# Java 1ms O(n) simple greedy solution with explanation

• Key points:

1. All the starting point must satisfy gas[i] - cost[i]>=0, otherwise the car cannot reach the next station.
2. From one potential starting point mentioned above to the last station which the car can reach, the stations between those two stations cannot be the starting point. The reason is that if at one station which gas[i]-cost[i] >=0, since you need to reach that station, the gas you have when you reach that station should be non-negative. That means if you start from any in-between station, you will not have a higher gas storage to reach a farther station. And if gas[i]-cost[i]<0, it cannot be the starting point as it is mentioned above.

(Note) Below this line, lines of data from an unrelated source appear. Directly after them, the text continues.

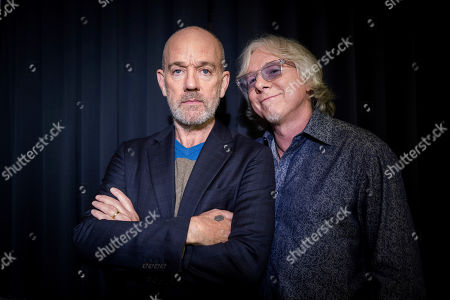 Michael Stipe, Mike Mills. This photo shows Michael Stipe and Mike Mills, from R.E.M. posing for a portrait in New York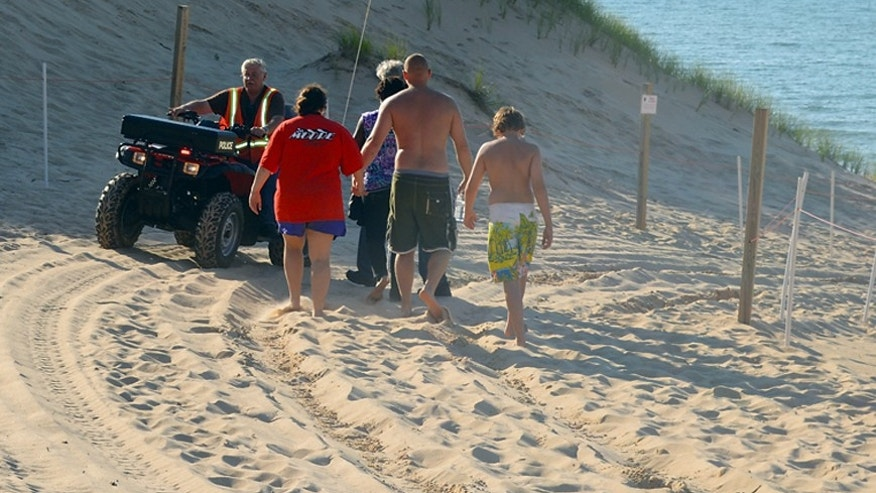 July 12, 2013: In this photo, family members of an 6-year-old boy who was buried in the sand at Mount Baldy are escorted to the beach by a Michigan City Police Department chaplain in Michigan City, Ind. as heavy equipment is used to try to find their child.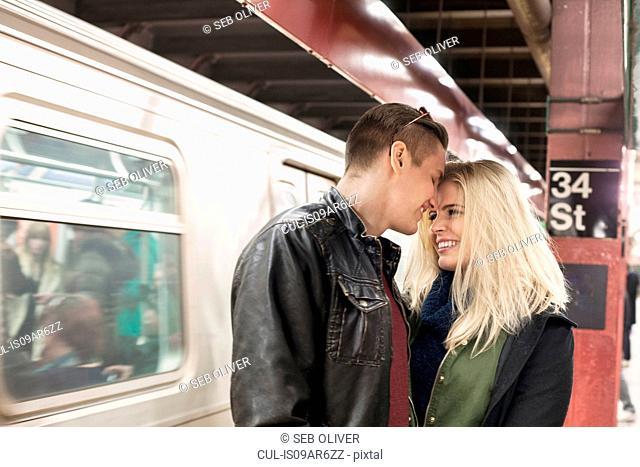 Romantic young couple on New York City subway platform, New York, USA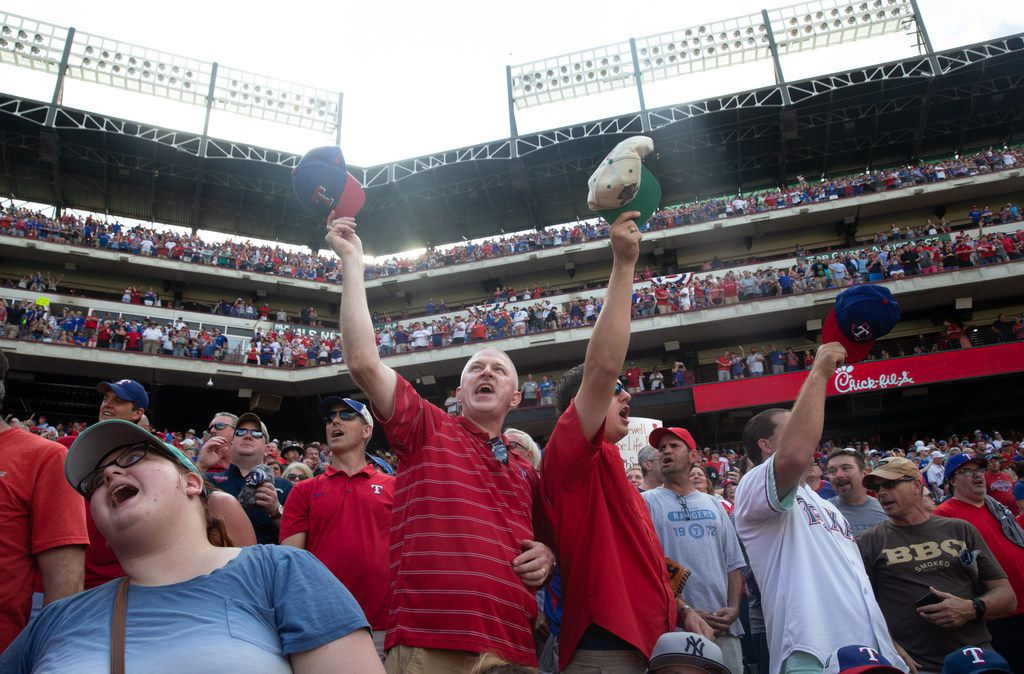 "Frank Targac (left) sings ""Take Me Out to the Ballgame"" with his son, Allen Targac (center) and Coby Cool (right) during the middle of the 7th inning during the Texas Rangers' final game ever played at Globe Life Park in Arlington, Texas, on Sunday, Sep. 29, 2019. Following the game, fans enjoyed a ceremony and parade to place home plate at the new, adjacent Globe Life Field."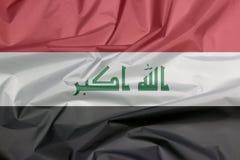 Bandeira da tela de Iraque Vinco do fundo iraquiano da bandeira imagem de stock royalty free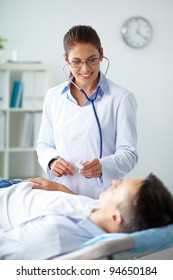 Portrait of confident female doctor looking at patient during medical treatment in hospital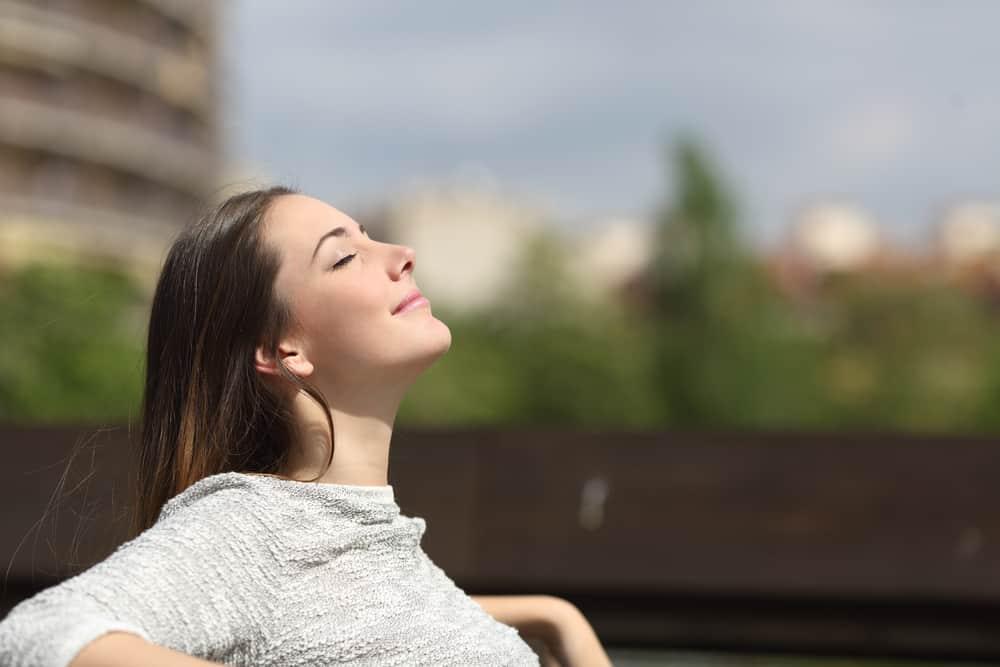 woman sitting outside breathing deeply
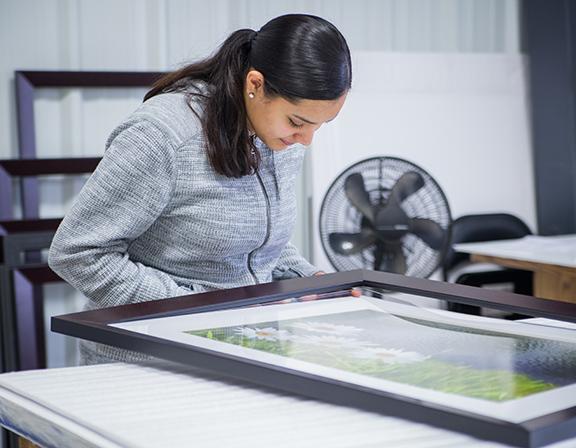 craftswoman at Framed It building a custom frame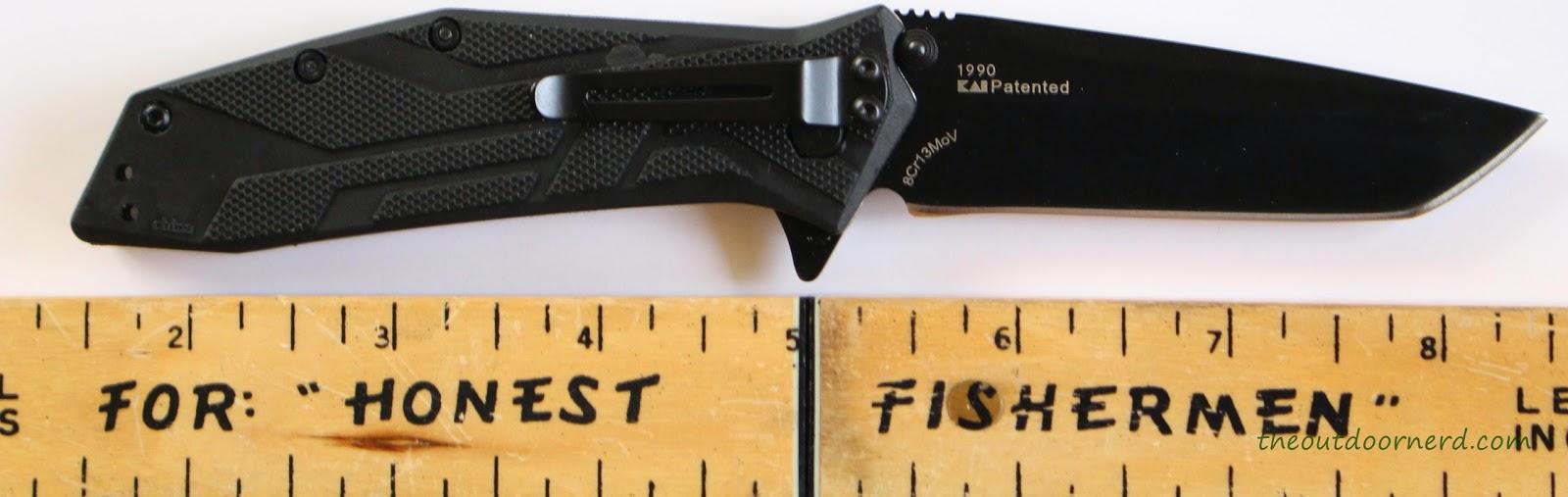 Kershaw Brawler Pocket Knife Next To Ruler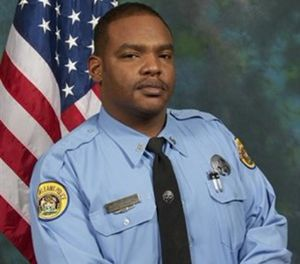 Officer Daryle Holloway was fatally shot by Travis Boys, as he was transporting Boys in his SUV. (AP Image)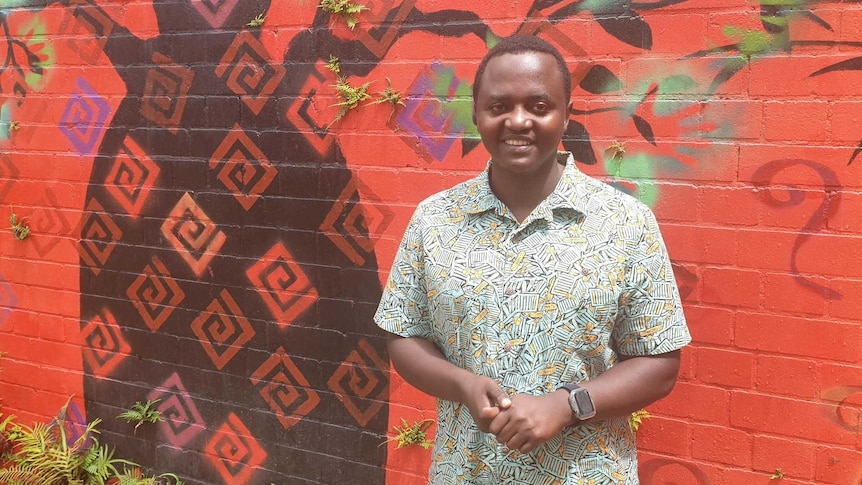 African man Iginas Gasengayire in front of a bright mural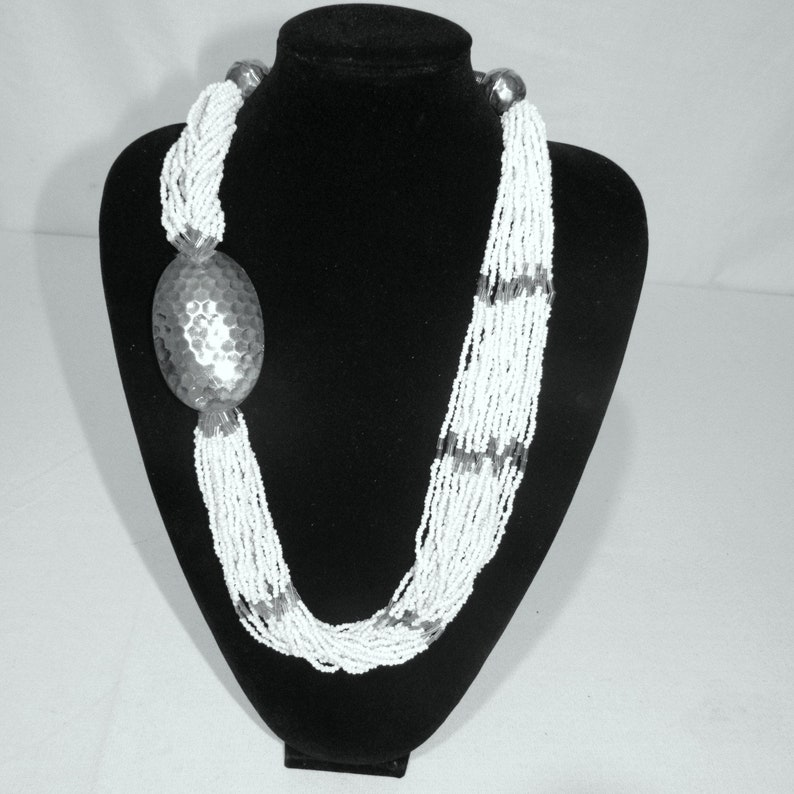 Vintage Statement Necklace 25 Strand White Glass Beads with a Silver Hammered Spinner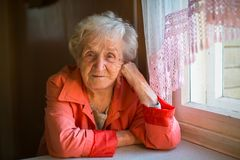 Elderly woman in the house near the window. Stock Photos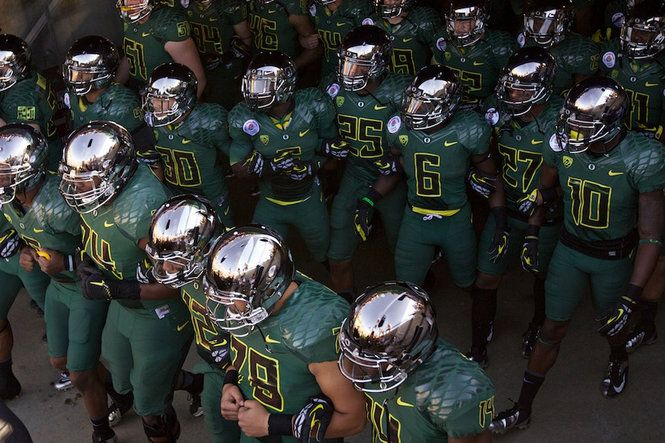 The Ducks take the field for the 2012 Rose Bowl donning their shiny silver helmets.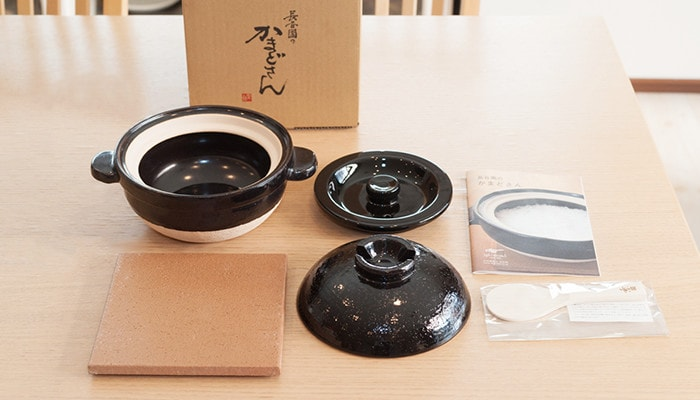 A set of Kamado-san. From the top left to right, donabe rice cooker, inner lid, introduction. Form the bottom left to right, ceramic pot mat, outer lid, and Miyajima Shakushi.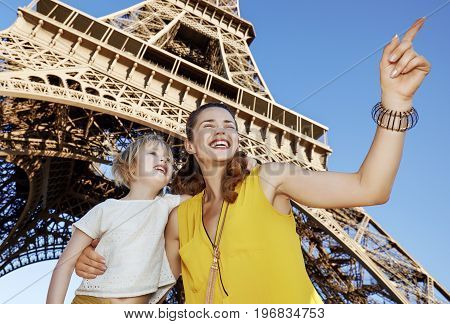 Mother And Daughter Pointing On Something Near Eiffel Tower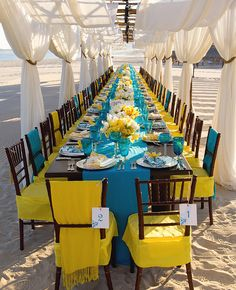 For this intimate beachside wedding, celebrity wedding planner, Mindy Weiss, played with two equally bold colors: blue on the tabletops with pops of yellow in the centerpieces and chair covers. She topped it off with a simple white draped fabric canopy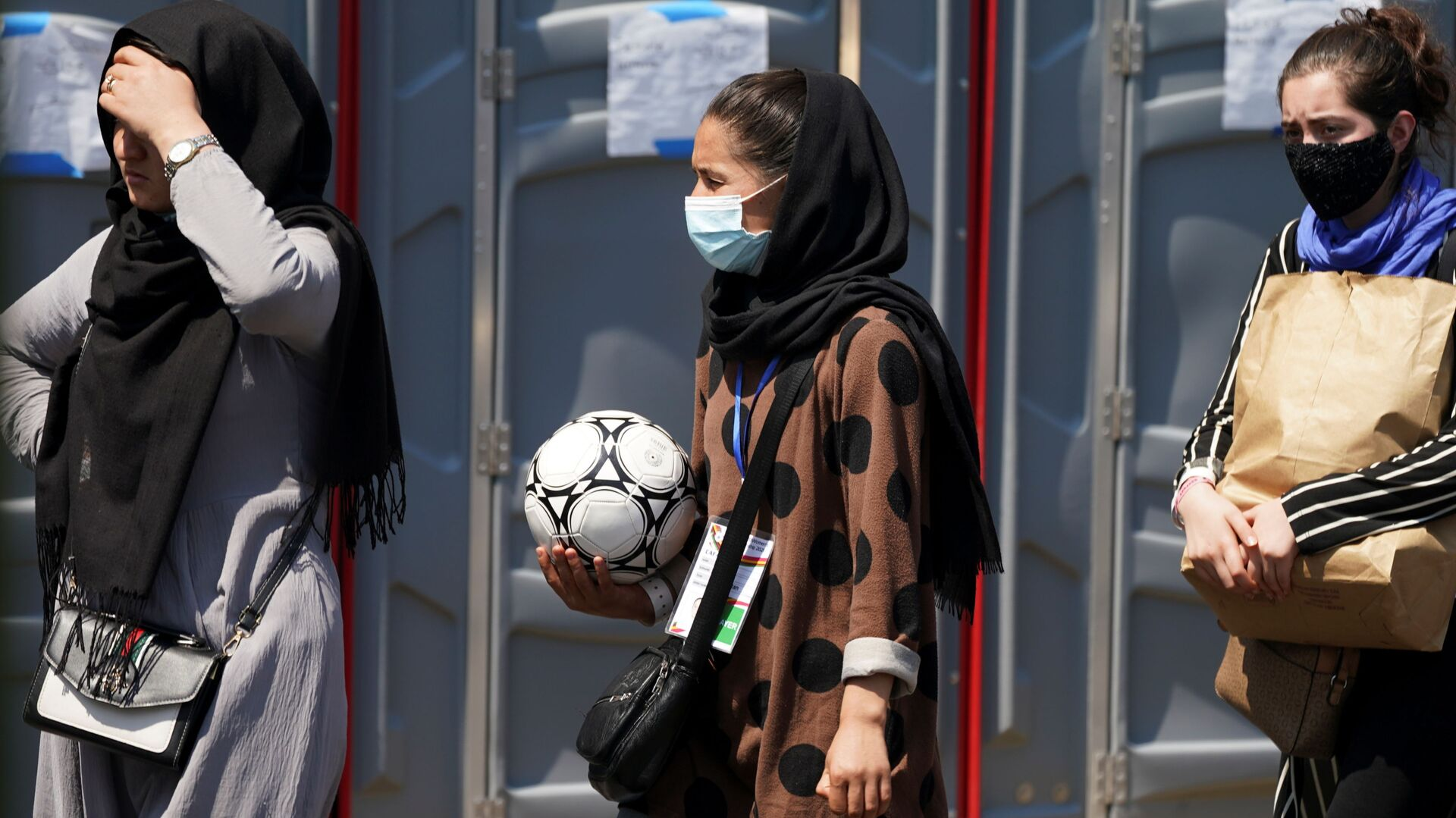 An Afghan woman holding a soccer ball and wearing a CAFA (Central Asian Football Association) credential, waits in line at a processing center for refugees evacuated from Afghanistan at the Dulles Expo Center near Dulles International Airport in Chantilly, Virginia, U.S., August 24, 2021 - Sputnik International, 1920, 15.09.2021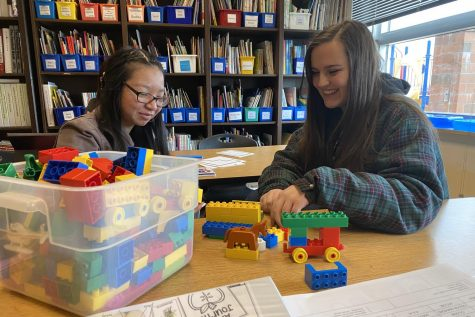 Valerie Ducos and Chloe Bremer play with Mega Blocks.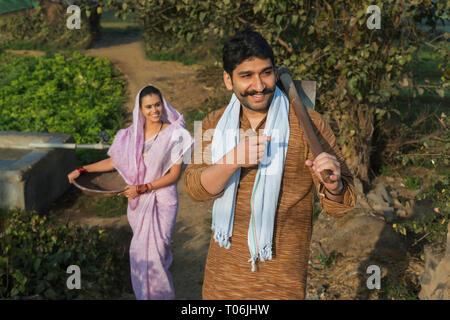 Bauer oder Dorf Mann, der für die Landwirtschaft Feld mit einem Spaten mit seiner Frau folgt ihm mit einem Eisen Gold Pan in der Hand. Stockbild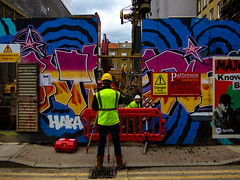 Surveyor (Steve Taylor (Photography)) Tags: haka constructionsite hardhat spotify know danger deepexcavation patterson digger art graffiti mural streetart sign building construction door colourful man men uk england london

Since of that, you just need to start searching at 0. See how far the car can reach. If gas[0]-cost[0]<0, move the start ahead by one station. If it cannot go back to the start. The next potential starting point is at the farthest station + 1. If length - 1 is used as a starting point and the car still cannot go back to the start, return -1. All the stations are searched for at most 2 times (The worst case is you start at the last station and until the station before the last, no result can be returned).So the time complexity is O(n).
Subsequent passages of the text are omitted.